I let him sit there and piece it all together in his mind. I’m not going out of my way to relive that day with him. “Amber. She was such a bitch.” He shakes his head.

“Didn’t you date her?” I ask.

“For like a month. Then I realized what an ugly person she hid beneath all that makeup and the big fake smile.” His face crunches up in distaste, but to be fair, he still hung out with her even after they broke up. “Did that… did that stop you from performing?” He forces the words out and reaches an arm out, before pulling it back as if he realizes I won’t welcome his touch.

“One of many reasons, but it was definitely the catalyst.”

He falls silent for a moment, seeming to be sunk in deep thought as he swirls his barely touched coffee around in the mug.

“I have an idea.” His eyes are shining with hope as he looks at me.

I’m not sure whether to join in his excitement or if I should be alarmed. “Okaaayyyy.”

“I’ll help you. I’ll help you get your performing mojo back if you help me get through that music class.”

“How are you going to help me with my performing?” I give him a doubtful look.

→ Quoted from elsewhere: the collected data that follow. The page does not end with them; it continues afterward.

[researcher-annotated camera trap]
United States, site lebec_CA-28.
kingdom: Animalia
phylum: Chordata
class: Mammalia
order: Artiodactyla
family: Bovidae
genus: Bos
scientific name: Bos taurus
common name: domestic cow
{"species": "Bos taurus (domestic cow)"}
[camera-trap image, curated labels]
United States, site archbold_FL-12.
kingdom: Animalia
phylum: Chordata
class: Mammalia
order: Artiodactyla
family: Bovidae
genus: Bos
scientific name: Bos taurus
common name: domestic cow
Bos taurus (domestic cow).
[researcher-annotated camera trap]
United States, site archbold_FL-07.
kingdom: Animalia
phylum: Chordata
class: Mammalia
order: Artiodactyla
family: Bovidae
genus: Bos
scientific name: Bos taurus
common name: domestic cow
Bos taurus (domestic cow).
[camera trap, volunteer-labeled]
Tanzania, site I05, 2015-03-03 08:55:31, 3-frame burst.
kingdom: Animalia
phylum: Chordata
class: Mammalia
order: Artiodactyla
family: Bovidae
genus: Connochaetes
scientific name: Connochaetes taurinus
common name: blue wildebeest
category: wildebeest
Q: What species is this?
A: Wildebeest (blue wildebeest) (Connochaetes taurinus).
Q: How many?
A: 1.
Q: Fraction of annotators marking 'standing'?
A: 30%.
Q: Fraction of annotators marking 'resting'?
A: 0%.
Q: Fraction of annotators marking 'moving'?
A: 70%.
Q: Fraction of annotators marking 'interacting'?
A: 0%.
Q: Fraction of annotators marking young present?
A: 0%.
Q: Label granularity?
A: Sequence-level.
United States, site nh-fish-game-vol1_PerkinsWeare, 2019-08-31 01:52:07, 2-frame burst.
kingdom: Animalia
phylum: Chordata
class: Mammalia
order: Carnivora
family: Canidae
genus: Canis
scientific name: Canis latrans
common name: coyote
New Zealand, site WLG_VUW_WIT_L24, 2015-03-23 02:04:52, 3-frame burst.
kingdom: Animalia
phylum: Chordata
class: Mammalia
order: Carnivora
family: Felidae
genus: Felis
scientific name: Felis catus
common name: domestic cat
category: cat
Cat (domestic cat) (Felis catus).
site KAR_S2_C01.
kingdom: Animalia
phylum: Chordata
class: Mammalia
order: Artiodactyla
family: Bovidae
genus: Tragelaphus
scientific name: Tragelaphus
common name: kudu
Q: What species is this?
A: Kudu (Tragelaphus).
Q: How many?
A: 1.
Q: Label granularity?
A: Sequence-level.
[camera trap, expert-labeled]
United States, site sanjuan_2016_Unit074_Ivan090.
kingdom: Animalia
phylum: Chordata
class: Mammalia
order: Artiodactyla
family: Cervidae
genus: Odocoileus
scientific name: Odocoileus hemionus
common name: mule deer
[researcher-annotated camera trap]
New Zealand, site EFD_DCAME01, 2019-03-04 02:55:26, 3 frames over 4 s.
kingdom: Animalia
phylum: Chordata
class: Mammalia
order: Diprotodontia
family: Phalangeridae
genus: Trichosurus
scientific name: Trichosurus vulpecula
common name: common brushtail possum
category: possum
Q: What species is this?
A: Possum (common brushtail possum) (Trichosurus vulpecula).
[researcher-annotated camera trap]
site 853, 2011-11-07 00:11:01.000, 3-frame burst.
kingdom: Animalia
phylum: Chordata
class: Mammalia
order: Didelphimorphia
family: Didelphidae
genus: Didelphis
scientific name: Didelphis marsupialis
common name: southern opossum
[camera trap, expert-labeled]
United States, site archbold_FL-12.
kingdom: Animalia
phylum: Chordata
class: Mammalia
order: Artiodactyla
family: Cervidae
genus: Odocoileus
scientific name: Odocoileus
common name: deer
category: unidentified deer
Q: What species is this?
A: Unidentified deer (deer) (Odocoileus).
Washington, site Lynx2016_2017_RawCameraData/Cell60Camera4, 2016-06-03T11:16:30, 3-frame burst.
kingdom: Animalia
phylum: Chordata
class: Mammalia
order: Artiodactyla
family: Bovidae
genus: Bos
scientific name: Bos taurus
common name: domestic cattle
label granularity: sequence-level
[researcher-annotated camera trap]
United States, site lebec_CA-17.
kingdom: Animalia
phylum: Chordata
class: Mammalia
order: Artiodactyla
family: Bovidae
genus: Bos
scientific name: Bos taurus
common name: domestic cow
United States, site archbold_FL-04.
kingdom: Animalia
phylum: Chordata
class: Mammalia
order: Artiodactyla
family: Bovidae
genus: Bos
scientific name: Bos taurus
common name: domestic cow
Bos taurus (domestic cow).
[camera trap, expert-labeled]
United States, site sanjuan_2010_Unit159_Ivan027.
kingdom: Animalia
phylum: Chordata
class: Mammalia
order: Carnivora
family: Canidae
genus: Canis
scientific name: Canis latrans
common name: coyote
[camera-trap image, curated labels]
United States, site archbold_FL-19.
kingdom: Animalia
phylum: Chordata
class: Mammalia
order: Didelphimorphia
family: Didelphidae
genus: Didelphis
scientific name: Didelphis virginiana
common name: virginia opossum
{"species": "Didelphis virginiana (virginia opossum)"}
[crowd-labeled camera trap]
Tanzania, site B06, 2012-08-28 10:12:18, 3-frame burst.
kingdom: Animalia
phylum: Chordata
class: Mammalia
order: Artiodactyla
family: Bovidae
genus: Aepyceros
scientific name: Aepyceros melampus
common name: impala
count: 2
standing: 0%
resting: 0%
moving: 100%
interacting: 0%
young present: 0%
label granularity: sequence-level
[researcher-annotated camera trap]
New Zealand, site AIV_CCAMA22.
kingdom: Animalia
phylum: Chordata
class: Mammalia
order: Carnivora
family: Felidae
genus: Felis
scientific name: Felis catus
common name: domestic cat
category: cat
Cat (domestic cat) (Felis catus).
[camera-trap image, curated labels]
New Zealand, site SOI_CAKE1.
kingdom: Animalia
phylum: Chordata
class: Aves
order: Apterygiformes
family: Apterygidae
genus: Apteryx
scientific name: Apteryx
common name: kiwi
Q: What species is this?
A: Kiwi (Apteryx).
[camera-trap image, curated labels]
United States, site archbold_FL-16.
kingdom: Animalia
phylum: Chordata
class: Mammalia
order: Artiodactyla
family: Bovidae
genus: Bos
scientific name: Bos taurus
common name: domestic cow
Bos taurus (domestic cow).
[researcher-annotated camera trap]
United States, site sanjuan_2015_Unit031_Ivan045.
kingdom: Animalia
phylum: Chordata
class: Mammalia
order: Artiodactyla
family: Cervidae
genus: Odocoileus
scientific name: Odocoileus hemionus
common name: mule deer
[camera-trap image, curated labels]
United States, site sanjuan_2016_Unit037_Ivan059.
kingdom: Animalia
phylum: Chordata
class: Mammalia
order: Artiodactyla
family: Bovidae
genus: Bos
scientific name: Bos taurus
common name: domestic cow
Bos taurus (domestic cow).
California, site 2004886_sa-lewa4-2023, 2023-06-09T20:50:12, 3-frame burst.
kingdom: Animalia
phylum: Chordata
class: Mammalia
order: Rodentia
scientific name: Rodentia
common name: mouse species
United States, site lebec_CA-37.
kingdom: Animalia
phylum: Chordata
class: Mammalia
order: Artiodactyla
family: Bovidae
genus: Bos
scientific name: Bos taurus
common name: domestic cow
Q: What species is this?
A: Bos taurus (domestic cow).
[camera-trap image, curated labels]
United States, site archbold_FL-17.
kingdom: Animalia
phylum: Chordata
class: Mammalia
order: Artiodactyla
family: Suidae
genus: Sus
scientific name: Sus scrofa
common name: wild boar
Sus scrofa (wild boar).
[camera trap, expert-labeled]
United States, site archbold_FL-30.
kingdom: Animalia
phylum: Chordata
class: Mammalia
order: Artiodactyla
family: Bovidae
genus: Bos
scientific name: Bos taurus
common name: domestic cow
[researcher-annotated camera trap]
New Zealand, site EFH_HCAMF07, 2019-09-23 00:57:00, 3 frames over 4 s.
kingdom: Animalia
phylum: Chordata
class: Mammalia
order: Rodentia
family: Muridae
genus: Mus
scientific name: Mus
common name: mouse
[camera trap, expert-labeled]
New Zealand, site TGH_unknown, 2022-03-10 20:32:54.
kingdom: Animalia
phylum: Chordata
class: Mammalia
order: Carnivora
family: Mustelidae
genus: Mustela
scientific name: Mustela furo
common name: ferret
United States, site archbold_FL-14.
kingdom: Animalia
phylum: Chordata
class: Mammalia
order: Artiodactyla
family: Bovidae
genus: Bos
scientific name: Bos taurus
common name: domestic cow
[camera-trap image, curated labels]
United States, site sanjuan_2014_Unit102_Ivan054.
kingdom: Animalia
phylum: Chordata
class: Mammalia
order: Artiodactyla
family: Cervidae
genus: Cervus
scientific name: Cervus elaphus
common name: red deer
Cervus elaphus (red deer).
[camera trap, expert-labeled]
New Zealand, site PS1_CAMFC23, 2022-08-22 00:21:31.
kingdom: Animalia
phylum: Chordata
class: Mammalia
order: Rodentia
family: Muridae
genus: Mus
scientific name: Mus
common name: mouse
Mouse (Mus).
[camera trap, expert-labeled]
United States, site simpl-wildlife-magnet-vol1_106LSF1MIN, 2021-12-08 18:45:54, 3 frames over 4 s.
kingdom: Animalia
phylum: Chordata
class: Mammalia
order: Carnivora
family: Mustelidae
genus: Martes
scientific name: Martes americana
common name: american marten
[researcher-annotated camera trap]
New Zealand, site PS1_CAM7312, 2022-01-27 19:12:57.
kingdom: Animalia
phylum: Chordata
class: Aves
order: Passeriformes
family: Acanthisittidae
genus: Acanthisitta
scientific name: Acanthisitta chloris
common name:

“I can do it. I had some serious anxiety issues my senior year on the ice, but I got through them and came back stronger than ever.” No need to tell her they’ve all resurfaced with my comeback after my injury this year. The tension in my shoulders that only seems to dissipate when I’m around her grips me in a tight hold.

“I don’t know.” The idea is tempting. I know I’m going to need to figure out how to get through this performance if I want to win this thing, but how am I going to spend all that time with him? One class and some assignments I could deal with, but getting up close to help with my stage fright? My mind might be able to resist him, but my traitorous body has other ideas. For some reason, a flush spreads through me every time he’s near. I can’t afford to fall for him, even if it’s just lust. He’s a player, and he betrayed me once. I’d be foolish to let him do it again.